§ **Set task**
Put the lines of the listing into a numbered list, starting at the line that contains "Is the high-visibility" and ending with the last line of the listing. Leave out blank lines.

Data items
◇ ◇ ◇ ◇ ◇ ◇ ◇
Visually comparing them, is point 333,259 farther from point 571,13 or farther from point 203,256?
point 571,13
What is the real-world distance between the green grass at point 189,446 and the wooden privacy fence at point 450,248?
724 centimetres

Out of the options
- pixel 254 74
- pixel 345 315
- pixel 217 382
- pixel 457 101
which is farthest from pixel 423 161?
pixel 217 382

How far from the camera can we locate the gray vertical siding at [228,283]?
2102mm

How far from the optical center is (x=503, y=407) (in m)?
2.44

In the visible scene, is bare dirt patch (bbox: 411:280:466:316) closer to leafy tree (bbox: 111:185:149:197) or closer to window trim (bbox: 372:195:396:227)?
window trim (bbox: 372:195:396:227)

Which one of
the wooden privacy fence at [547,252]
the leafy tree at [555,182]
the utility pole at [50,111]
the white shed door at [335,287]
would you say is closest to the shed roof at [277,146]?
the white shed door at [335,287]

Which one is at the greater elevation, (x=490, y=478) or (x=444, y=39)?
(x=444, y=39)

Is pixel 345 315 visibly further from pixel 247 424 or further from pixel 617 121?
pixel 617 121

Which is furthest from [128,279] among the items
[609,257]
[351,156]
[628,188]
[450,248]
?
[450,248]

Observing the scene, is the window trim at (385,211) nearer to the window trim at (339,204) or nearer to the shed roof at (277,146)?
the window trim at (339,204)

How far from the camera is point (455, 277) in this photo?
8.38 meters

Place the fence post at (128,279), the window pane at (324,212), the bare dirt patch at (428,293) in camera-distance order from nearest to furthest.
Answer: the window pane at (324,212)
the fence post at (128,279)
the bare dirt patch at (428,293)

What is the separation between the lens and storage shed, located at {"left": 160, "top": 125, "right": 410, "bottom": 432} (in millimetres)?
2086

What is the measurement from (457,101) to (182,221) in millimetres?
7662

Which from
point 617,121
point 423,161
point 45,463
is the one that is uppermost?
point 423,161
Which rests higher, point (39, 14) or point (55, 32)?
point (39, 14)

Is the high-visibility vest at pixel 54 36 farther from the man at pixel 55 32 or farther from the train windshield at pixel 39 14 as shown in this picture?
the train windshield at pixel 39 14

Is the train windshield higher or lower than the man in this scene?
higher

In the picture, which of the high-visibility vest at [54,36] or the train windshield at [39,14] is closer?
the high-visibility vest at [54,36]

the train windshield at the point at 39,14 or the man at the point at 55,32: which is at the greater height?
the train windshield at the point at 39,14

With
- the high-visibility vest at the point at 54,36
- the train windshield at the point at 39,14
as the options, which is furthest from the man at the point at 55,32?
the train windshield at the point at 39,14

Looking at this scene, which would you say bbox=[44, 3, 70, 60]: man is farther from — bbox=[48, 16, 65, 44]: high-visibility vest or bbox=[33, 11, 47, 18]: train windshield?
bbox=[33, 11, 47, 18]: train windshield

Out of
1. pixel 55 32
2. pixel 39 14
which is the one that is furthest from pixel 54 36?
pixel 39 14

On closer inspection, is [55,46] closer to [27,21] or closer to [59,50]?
◇ ◇ ◇ ◇ ◇ ◇ ◇
§ **Output for this exercise**
1. Is the high-visibility vest at pixel 54 36 farther from the man at pixel 55 32 or farther from the train windshield at pixel 39 14 as shown in this picture?
2. the train windshield at pixel 39 14
3. Is the train windshield higher or lower than the man in this scene?
4. higher
5. In the picture, which of the high-visibility vest at [54,36] or the train windshield at [39,14] is closer?
6. the high-visibility vest at [54,36]
7. the train windshield at the point at 39,14 or the man at the point at 55,32: which is at the greater height?
8. the train windshield at the point at 39,14
9. With
10. - the high-visibility vest at the point at 54,36
11. - the train windshield at the point at 39,14
12. as the options, which is furthest from the man at the point at 55,32?
13. the train windshield at the point at 39,14
14. Looking at this scene, which would you say bbox=[44, 3, 70, 60]: man is farther from — bbox=[48, 16, 65, 44]: high-visibility vest or bbox=[33, 11, 47, 18]: train windshield?
15. bbox=[33, 11, 47, 18]: train windshield
16. Out of
17. 1. pixel 55 32
18. 2. pixel 39 14
19. which is the one that is furthest from pixel 54 36?
20. pixel 39 14
21. On closer inspection, is [55,46] closer to [27,21] or closer to [59,50]?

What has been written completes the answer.